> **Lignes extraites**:
◆ ◆ ◆ ◆ ◆

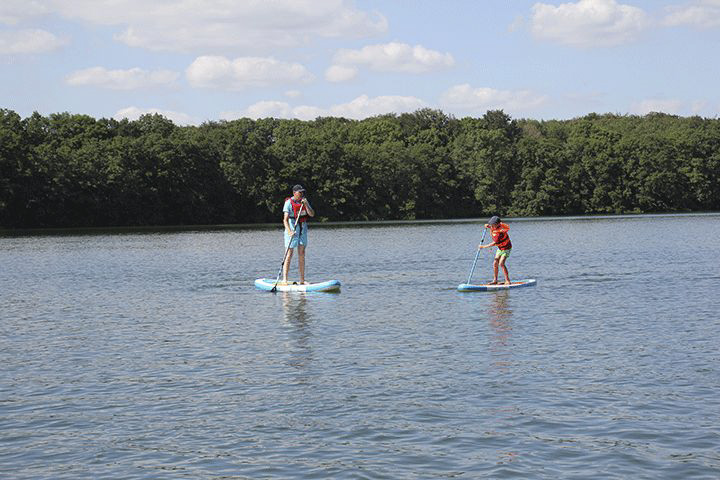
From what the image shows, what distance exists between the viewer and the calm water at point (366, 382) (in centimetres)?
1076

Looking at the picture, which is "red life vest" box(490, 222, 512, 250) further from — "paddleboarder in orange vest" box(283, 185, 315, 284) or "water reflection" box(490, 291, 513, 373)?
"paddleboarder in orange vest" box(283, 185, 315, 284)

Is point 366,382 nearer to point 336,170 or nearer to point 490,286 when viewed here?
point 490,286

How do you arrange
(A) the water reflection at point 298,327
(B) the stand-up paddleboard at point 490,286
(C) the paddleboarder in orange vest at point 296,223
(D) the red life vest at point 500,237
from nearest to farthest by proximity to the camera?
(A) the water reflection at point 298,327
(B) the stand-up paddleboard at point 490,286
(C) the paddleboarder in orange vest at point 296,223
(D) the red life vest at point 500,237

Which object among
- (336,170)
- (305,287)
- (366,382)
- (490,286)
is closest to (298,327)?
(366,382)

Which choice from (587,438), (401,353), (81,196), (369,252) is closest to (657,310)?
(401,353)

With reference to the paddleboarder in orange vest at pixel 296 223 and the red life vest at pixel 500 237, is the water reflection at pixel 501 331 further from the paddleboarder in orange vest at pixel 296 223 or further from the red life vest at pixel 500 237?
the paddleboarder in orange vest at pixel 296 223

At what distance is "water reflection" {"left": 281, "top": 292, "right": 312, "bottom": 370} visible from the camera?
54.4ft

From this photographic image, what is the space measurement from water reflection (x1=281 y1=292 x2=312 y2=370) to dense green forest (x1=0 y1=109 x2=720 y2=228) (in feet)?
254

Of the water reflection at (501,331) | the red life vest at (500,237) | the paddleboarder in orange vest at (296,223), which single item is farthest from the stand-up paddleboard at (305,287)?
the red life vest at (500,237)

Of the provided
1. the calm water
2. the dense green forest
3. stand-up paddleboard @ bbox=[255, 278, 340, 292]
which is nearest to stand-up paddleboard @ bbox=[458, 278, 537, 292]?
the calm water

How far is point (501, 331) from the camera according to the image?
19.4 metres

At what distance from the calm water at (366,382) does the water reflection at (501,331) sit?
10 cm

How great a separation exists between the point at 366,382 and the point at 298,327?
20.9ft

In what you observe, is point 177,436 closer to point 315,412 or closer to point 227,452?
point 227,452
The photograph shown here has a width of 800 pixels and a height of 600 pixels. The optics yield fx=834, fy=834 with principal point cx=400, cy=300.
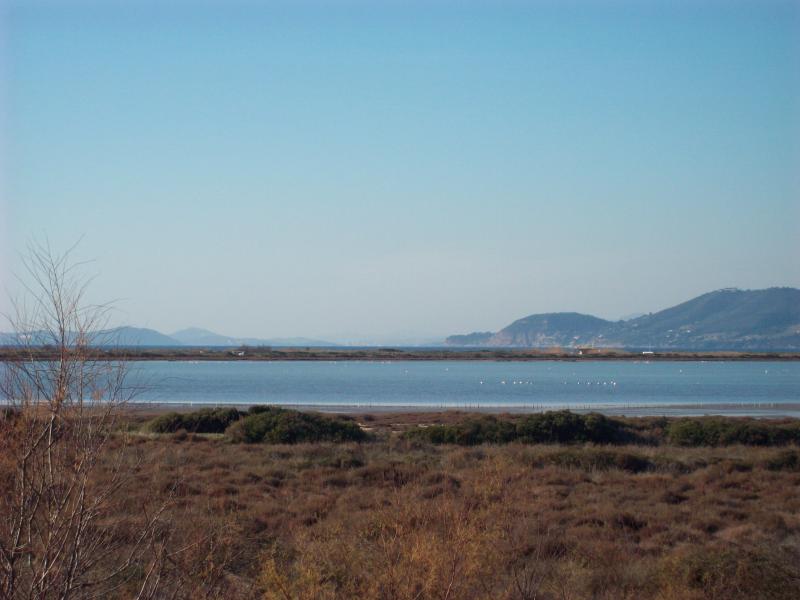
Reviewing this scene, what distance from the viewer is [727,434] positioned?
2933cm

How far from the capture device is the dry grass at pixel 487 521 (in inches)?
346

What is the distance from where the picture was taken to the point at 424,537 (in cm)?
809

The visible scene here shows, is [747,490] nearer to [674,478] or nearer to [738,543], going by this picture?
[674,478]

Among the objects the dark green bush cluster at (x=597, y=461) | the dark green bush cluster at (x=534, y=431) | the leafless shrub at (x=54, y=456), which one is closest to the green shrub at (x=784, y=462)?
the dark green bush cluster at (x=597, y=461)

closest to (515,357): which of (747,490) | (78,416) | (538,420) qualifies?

◆ ◆ ◆ ◆ ◆

> **CONSIGNE**: Recopiez toutes les lignes ci-dessus en remplaçant "dense green forest" par "thick green forest", sans rien changer d'autre. Laissez les images de côté.

> **RÉPONSE COMPLÈTE**:
From what the image shows, what distance exists between the viewer and the calm water at point (366, 382) (in centimetres)?
1076

Looking at the picture, which is "red life vest" box(490, 222, 512, 250) further from — "paddleboarder in orange vest" box(283, 185, 315, 284) or "water reflection" box(490, 291, 513, 373)?
"paddleboarder in orange vest" box(283, 185, 315, 284)

Is point 366,382 nearer to point 336,170 or nearer to point 490,286 when viewed here?
point 490,286

How do you arrange
(A) the water reflection at point 298,327
(B) the stand-up paddleboard at point 490,286
(C) the paddleboarder in orange vest at point 296,223
(D) the red life vest at point 500,237
from nearest to farthest by proximity to the camera?
(A) the water reflection at point 298,327
(B) the stand-up paddleboard at point 490,286
(C) the paddleboarder in orange vest at point 296,223
(D) the red life vest at point 500,237

Which object among
- (336,170)
- (305,287)
- (366,382)
- (490,286)
is closest to (298,327)?
(366,382)

Which choice from (587,438), (401,353), (81,196), (369,252) is closest to (657,310)?
(401,353)

With reference to the paddleboarder in orange vest at pixel 296 223 and the red life vest at pixel 500 237, is the water reflection at pixel 501 331 further from the paddleboarder in orange vest at pixel 296 223 or further from the red life vest at pixel 500 237?
the paddleboarder in orange vest at pixel 296 223

At what distance is "water reflection" {"left": 281, "top": 292, "right": 312, "bottom": 370} visible from the camera?
54.4ft

From this photographic image, what is the space measurement from water reflection (x1=281 y1=292 x2=312 y2=370) to thick green forest (x1=0 y1=109 x2=720 y2=228) (in feet)?
254

Of the water reflection at (501,331) | the red life vest at (500,237) | the paddleboarder in orange vest at (296,223), which single item is farthest from the stand-up paddleboard at (305,287)?
the red life vest at (500,237)

Of the provided
1. the calm water
2. the thick green forest
3. stand-up paddleboard @ bbox=[255, 278, 340, 292]
which is nearest to stand-up paddleboard @ bbox=[458, 278, 537, 292]?
the calm water

How far is point (501, 331) from the camera according to the image?
19.4 metres

At what distance from the calm water at (366,382) does the water reflection at (501,331) sit?
10 cm

How great a separation exists between the point at 366,382 and the point at 298,327?
20.9ft

In what you observe, is point 177,436 closer to point 315,412 or closer to point 227,452?
point 227,452
The photograph shown here has a width of 800 pixels and a height of 600 pixels. The optics yield fx=834, fy=834 with principal point cx=400, cy=300.
Reviewing this scene, what distance from the viewer is [727,434] positioned?
2933cm

How far from the capture device is the dry grass at pixel 487 521 (in inches)?
346

What is the distance from where the picture was taken to the point at 424,537 (in cm)?
809

The visible scene here shows, is [747,490] nearer to [674,478] or nearer to [738,543], going by this picture?
[674,478]

Among the objects the dark green bush cluster at (x=597, y=461) | the dark green bush cluster at (x=534, y=431) | the leafless shrub at (x=54, y=456), which one is closest to the green shrub at (x=784, y=462)?
the dark green bush cluster at (x=597, y=461)

closest to (515,357): which of (747,490) | (78,416) | (538,420) qualifies?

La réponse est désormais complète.